Processing and storage of CO₂ is carried out at a Central Processing Facility (CPF) at Krechba. Piped gas from two wells 120 kilometres to the south, together with gas from the Krechba field, is mixed. Then the CO₂ is separated out because the natural gas contains 1-10% CO₂, which has to be removed to meet purity standards for sale. The CO₂ is condensed to 185 bar pressure and transported 14 kilometres by pipeline to the injection wells. Once it is injected, the CO₂ turns naturally under pressure to a liquefied form.
The CO₂ is separated from the natural gas in a multi-stage, proprietary aMDEA (activated methyl diethylamine) chemical engineering process licensed by BASF. The acid feed-gas, defined as any gas that contains significant amounts of acidic gases such as carbon dioxide (CO₂) or hydrogen sulfide (H₂S), makes contact with an activated amine solution in an absorber column by passing through two parallel process trains. The treatment with the amine, a type of organic chemical compound related to ammonia, removes virtually all the CO₂. The resulting methane gas stream requires further dehydration in a glycol contactor prior to export.
The amine solution is stripped from the CO₂ and sent back to the absorber to begin the next process cycle. This regeneration process produces a CO₂ stream of over 98% purity at low pressure, around 1.4 bar.
About 1.4 million standard cubic metres per day of CO₂ are produced from the gas processing facility at Krechba. Before being re-injected into the Krechba reservoir this is compressed to a very high pressure of 185 bar to force it into the reservoir’s low permeability sandstone.
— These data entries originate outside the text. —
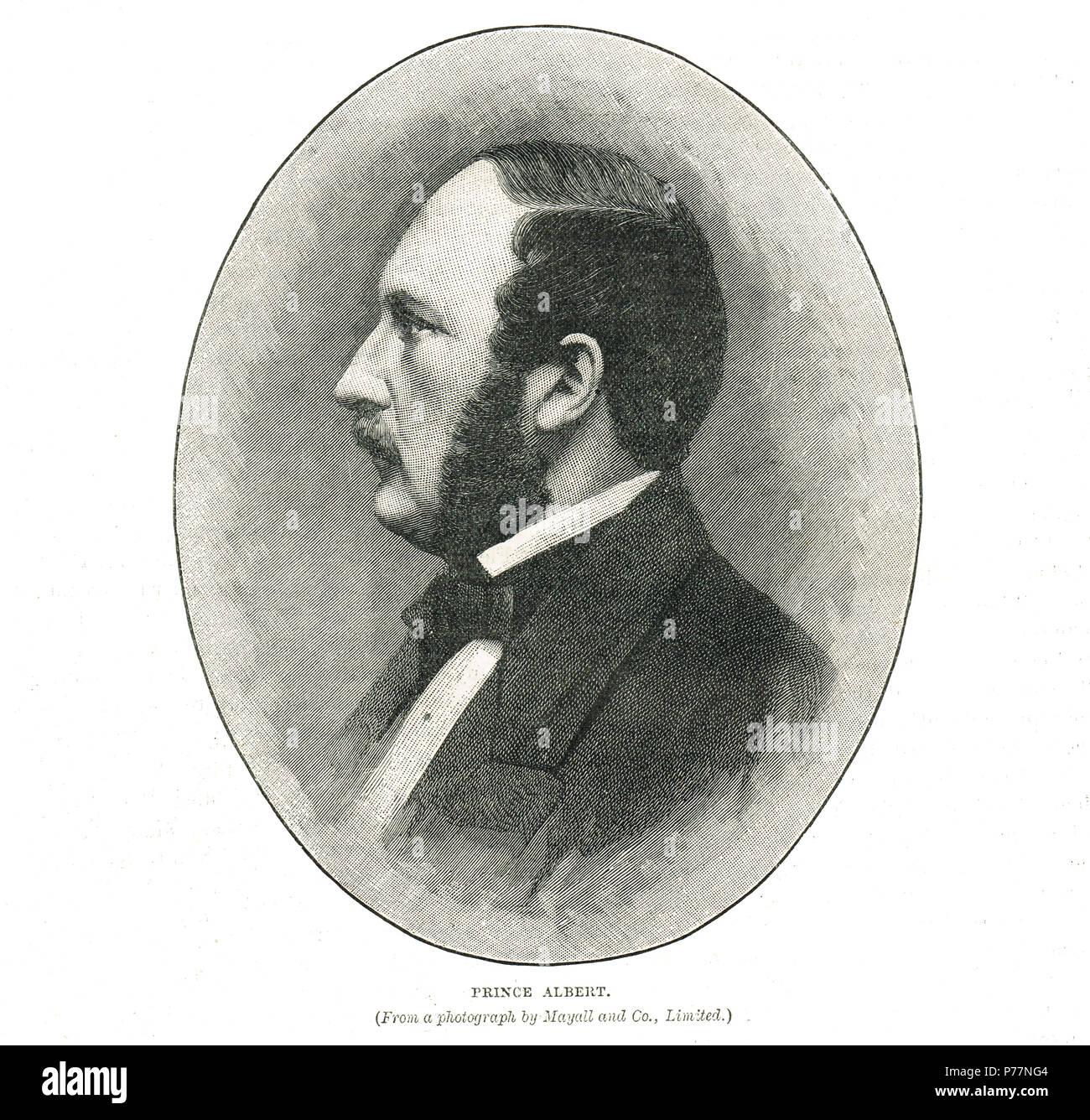 Prince Albert, consort of Queen Victoria - Stock Image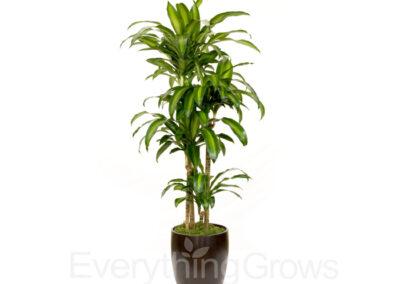 best-indoor-plants-08
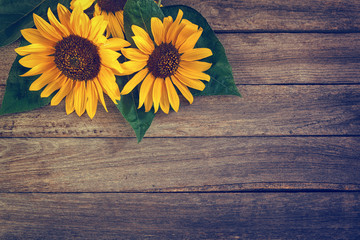 Sunflowers on an old wooden background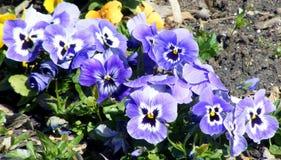 Поле цветков Pansy Стоковое Фото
Two high-volume, centrifugal compressor trains were purpose-built to meet the In Salah reservoir’s unusually demanding requirements. Each comprises four stages of compression and is driven by electric motors that together require 24 megawatts of power, two thirds of the site’s total power generation output. Because CO₂ is heavier than natural gas, significant amounts of energy are needed to compress it, resulting in high discharge temperatures of more than 250ºC.
Each stage of compression is preceded by an inlet suction scrubber and followed by an air cooler to regulate temperature. Between the third and fourth stages, the CO₂ is dried by glycol dehydration because wet CO₂ is mildly acidic and can react with ferrous metals to erode the carbon steel flow lines transporting the gas to the injection wells up to 14 kilometres away.
At the discharge pressure of 185 bar, the CO₂ is in its dense or supercritical phase where it behaves more like a liquid. It can quickly shift between the gaseous, liquid and solid states, so it must be kept hot and at high pressure. If it cools and depressurises, it becomes ‘dry ice’. For this reason some areas of the plant are designed to withstand temperatures below -80ºC.
Energy penalty of capturing CO₂
The extra energy required by Krechba’s two high power centrifugal compressors creates additional emissions but most of these are offset through efficient heat recovery. In turn, this leads to a corresponding decrease in the fuel needed for the plant’s process heating.
The net increase of around 45,000 tonnes of CO₂ per year emitted by power generation is far outweighed by the positive benefits of storing up to one million tonnes of CO₂ each year in the Krechba reservoir.